Text representations learned via language modeling have been incredibly effective, surpassing the prior state-of-the-art across a variety of downstream tasks. I’ll give an overview of one such model: BERT (Bidirectional Encoder Representations from Transformers; Devlin et. al, 2018), developed by the Google AI Language group. BERT creates pre-trained representations that can be fine-tuned, which allows it to be used effectively in a variety of tasks with minimal architecture modifications.

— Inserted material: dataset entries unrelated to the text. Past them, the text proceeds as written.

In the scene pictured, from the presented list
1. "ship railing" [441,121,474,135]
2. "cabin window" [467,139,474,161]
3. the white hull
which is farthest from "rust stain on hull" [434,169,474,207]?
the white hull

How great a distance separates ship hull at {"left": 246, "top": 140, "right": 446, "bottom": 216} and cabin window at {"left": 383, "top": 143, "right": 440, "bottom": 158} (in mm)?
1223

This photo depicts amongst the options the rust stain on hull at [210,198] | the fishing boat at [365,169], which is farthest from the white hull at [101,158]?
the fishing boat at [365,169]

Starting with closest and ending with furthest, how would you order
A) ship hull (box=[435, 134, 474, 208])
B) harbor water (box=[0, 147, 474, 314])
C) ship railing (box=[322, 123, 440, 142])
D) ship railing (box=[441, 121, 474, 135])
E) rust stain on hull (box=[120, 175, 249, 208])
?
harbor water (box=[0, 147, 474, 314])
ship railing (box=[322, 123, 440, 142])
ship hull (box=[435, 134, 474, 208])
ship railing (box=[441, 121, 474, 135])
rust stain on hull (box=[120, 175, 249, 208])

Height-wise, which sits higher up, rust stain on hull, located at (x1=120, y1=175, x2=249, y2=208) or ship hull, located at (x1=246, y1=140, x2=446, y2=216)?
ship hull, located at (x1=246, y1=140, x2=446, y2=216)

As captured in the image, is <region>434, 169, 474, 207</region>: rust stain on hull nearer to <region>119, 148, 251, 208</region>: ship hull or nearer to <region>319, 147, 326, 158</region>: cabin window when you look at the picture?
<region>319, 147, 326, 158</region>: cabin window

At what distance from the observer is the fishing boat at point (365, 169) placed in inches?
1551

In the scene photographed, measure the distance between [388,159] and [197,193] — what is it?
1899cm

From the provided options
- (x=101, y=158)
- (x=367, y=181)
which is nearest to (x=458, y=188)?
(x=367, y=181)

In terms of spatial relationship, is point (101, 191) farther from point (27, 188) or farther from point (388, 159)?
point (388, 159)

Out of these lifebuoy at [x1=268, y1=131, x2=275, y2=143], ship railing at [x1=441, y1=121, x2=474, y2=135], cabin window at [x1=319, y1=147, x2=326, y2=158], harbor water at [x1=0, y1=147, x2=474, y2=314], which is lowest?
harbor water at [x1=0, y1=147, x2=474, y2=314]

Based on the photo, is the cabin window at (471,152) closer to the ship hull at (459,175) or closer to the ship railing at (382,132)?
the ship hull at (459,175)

However, despite large gains on standard benchmarks, neural network models still make mistakes due to mismatches between the training-test inputs and the inputs an NLP system would be asked to handle “in the wild”. I’ll discuss two case studies from our group that demonstrate how aligning model training to be sensitive to linguistic properties of expected real-world inputs can greatly improve accuracies.
The first (Zhang et. al, 2018) addresses text containing multiple languages, which is prevalent online. A feed-forward network with a simple globally constrained decoder outperforms previously published multilingual approaches in terms of both accuracy and speed, yielding an 800x speed-up and a 19.5% averaged absolute gain on three codemixed datasets.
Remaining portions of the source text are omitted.